CTV offers a solution to both of these problems. By being able to non-interactively commit to a set of future transactions the same way pre-signed transactions do, but without requiring every owner of the vUTXOs those transactions create to coordinate signing, it solves the coordination problem. At the same time because no one needs to interact, a single person could take the role of funding the CTV output that commits to everyone’s vUTXOs unfurling on-chain, and zero trust in that person after the funding transaction is confirmed is required. Once that real UTXO is confirmed in a block, the person who funded it has no ability to undo or double spend the future transactions it has committed to.

Keep in mind that a vUTXO can be whatever you want it to be. It can be a Lightning channel, a multisig script for cold storage, etc. CTV does what the current form of Lightning does not, it scales actual ownership of Bitcoin, not just the number of transactions it can process.

Cut Through The Shortcut

One of the other criticisms of CTV as “not scaling Bitcoin” is that by committing to future transactions you do not escape the need to put them on-chain eventually, and so therefore CTV doesn’t actually help improve scalability. I like to call this “the OP_IF fallacy.” i.e. once people start talking about CTV they forget OP_IF exists, and that scripts can actually have multiple spending conditions to choose from.

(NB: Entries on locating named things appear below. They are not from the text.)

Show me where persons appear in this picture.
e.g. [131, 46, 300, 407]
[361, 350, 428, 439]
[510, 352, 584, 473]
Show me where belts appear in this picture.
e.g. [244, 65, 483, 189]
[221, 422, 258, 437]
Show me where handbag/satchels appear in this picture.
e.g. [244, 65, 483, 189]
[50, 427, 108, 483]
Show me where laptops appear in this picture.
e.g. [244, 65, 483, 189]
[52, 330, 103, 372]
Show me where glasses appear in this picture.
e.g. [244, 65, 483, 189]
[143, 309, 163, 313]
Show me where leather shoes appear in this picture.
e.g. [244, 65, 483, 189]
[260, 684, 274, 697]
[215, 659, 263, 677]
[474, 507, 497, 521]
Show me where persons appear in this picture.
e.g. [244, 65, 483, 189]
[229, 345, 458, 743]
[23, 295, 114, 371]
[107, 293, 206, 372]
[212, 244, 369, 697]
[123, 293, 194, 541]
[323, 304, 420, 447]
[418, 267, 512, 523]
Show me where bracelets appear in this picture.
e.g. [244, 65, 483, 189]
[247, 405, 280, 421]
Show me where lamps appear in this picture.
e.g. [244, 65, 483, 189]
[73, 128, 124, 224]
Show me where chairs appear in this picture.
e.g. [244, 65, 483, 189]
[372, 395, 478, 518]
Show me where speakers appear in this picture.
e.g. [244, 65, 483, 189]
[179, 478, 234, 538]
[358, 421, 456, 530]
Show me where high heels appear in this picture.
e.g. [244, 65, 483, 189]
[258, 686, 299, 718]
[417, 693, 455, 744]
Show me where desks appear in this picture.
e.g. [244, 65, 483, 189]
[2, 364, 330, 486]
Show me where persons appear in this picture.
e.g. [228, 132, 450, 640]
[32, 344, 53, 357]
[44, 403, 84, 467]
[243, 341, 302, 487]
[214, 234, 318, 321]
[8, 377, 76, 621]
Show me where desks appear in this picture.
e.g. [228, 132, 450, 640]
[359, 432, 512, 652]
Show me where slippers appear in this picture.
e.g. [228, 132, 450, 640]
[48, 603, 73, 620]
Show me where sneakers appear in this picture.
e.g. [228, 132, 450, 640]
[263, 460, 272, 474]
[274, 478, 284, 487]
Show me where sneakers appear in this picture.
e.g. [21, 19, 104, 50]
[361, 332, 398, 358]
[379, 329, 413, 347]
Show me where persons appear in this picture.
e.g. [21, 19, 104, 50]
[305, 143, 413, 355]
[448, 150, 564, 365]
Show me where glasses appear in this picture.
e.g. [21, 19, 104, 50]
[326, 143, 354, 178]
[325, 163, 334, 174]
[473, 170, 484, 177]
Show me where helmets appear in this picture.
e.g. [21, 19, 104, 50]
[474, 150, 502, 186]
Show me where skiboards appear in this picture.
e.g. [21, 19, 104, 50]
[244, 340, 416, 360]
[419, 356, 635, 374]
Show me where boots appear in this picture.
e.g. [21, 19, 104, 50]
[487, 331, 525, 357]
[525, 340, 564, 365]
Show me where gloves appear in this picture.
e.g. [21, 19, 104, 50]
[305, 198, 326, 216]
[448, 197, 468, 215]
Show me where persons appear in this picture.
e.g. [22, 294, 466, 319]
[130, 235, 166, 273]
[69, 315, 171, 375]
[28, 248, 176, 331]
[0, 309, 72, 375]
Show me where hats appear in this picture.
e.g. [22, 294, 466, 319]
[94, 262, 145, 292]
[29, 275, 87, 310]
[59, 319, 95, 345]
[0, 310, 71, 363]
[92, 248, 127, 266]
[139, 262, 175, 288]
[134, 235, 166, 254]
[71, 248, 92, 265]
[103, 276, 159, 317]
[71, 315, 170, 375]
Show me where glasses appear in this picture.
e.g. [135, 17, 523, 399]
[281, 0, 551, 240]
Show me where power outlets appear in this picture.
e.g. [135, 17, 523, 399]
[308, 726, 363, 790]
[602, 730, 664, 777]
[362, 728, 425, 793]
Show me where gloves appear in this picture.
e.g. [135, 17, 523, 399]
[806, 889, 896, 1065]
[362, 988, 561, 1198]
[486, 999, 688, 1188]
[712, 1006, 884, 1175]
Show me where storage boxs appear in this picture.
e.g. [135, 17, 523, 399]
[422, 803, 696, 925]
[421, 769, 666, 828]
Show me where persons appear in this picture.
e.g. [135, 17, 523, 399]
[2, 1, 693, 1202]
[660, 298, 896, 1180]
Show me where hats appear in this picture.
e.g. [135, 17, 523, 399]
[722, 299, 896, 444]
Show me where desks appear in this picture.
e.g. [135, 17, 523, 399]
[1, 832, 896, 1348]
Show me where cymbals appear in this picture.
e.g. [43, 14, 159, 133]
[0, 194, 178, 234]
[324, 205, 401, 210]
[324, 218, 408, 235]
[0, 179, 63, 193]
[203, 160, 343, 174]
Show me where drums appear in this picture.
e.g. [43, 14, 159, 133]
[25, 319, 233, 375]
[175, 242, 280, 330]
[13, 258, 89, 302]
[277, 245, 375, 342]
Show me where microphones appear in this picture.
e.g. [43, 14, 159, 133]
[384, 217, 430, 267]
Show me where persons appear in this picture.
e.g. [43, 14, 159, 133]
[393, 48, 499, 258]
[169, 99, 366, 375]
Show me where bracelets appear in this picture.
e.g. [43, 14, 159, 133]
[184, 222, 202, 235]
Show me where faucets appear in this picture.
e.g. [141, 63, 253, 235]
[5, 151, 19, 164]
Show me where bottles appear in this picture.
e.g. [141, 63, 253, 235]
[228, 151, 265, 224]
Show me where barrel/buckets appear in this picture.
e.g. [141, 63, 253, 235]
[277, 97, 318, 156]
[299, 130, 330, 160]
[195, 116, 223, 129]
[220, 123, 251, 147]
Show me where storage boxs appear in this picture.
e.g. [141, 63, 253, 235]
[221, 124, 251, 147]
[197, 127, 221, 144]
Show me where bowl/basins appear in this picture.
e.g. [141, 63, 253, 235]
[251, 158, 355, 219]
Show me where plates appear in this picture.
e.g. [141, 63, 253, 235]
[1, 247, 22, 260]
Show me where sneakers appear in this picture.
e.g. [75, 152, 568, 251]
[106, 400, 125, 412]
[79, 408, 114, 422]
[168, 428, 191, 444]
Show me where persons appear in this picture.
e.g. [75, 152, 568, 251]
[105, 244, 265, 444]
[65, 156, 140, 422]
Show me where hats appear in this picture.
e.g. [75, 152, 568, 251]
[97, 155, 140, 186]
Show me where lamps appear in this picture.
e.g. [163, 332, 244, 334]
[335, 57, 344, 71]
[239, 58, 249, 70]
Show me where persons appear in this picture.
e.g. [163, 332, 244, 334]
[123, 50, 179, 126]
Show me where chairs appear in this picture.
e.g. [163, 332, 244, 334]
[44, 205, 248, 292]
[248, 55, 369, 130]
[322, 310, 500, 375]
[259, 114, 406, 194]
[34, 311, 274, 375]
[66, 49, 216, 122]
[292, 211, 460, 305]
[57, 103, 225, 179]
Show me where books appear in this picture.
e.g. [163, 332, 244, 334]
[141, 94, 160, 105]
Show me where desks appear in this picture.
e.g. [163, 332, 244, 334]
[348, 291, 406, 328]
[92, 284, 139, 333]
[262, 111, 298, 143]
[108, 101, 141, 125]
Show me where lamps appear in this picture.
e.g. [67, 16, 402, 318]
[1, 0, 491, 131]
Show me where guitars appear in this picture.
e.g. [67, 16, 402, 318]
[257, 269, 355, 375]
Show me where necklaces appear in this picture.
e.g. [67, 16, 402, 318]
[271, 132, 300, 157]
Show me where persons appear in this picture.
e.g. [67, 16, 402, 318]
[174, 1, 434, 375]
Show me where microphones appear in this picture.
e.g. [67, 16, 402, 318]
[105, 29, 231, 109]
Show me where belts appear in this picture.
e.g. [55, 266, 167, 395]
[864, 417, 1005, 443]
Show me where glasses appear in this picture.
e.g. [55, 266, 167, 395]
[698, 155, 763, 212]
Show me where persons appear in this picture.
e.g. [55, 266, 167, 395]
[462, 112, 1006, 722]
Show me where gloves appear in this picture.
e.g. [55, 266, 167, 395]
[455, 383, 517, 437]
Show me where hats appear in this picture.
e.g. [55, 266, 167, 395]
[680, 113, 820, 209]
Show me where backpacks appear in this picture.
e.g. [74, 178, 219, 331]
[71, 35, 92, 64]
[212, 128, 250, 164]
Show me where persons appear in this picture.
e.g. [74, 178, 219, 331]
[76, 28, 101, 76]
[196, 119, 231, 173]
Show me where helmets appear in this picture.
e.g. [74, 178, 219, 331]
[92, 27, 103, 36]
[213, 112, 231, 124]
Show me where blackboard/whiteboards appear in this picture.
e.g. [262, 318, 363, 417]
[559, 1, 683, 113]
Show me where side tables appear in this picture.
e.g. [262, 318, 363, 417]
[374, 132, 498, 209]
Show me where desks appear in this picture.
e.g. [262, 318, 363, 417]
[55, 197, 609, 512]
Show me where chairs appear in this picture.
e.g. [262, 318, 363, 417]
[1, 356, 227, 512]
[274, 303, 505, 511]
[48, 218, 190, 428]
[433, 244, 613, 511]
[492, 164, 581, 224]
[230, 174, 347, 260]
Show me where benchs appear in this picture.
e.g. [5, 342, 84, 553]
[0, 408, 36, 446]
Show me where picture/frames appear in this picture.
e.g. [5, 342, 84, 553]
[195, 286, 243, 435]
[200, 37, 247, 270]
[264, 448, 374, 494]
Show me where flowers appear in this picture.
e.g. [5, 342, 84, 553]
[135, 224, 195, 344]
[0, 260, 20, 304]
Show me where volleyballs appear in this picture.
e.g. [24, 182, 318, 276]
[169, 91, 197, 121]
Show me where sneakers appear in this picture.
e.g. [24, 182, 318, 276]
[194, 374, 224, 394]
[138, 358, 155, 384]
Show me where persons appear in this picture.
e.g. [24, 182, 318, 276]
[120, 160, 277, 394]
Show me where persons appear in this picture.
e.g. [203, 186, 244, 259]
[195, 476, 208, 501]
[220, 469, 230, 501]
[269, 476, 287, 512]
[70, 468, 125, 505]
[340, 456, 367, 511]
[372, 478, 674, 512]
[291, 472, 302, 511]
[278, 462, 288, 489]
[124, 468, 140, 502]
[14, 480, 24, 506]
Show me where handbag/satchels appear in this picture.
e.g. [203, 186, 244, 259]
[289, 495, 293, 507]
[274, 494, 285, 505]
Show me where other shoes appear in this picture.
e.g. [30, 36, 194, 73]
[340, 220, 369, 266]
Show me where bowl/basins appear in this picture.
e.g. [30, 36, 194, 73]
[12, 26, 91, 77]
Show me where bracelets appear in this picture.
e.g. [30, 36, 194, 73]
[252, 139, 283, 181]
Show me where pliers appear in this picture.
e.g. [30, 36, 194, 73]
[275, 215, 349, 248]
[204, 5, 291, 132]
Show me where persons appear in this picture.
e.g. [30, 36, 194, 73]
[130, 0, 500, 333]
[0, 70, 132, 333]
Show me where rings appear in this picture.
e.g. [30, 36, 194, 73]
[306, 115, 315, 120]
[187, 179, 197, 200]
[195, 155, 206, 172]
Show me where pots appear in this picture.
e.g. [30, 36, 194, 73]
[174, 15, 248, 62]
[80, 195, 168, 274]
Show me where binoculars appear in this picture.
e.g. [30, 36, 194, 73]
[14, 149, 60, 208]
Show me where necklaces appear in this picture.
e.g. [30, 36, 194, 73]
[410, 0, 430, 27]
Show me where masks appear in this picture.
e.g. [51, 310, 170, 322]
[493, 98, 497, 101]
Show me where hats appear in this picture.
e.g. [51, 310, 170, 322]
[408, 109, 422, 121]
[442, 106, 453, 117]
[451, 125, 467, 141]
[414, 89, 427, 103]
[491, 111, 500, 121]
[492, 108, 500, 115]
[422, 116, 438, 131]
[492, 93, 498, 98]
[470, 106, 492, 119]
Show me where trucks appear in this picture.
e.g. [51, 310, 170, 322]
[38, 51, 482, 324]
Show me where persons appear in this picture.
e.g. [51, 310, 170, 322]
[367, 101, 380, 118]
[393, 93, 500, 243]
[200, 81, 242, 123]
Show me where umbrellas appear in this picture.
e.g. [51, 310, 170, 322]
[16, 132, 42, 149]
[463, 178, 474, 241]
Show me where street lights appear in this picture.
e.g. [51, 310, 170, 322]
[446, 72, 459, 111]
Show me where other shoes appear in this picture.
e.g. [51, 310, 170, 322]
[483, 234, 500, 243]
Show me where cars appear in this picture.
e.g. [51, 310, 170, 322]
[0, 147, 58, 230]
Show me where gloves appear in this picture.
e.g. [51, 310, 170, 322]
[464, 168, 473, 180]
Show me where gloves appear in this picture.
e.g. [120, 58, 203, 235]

The most powerful things about Taproot are the ability to construct multisigs by just adding two public keys together and sign for them with a single aggregate signatures, and to only selectively reveal a single “IF” branch of a script that has multiple ways to be spent. Combined with CTV, this offers a very powerful way to make use of vUTXO commitments. Rather than make a chain of transactions using purely CTV, they can be constructed with the CTV spending path buried inside a taproot tree. The end of the chain of transactions are all the individual vUTXOs each participant owns, locked to that user’s public key alone. As you go backwards towards the root of the tree, each set of keys that are below any node in the tree can simply be added together and used as the Schnorr multisig key that the CTV spend path is buried under.

This means that at any point in the chain of transactions unfurling on-chain to actually turn the vUTXOs into real UTXOs where you can get every participant in an intermediate UTXO to coordinate with each other, everyone can simply cooperatively sign a transaction moving their coins where they want to go in a more efficient way than simply letting the pre-defined transaction flow unfurl all the way to morph their vUTXOs into real ones. This allows small sub groups to escape needing to actually unfurl the entire set of transactions pre-committed to on-chain, without introducing any trusted parties to rely on or weakening the security of each user’s claim to their own vUTXOs.

These two simple realities offer a massive gain in scalability for Bitcoin without compromising on individual sovereignty or security in doing so, and all we need in order to realize them is CTV.

Acknowledgements: I would like to thank everyone who participates at the Chicago Bitdevs for helping me formulate these observations in a concise way through discussion.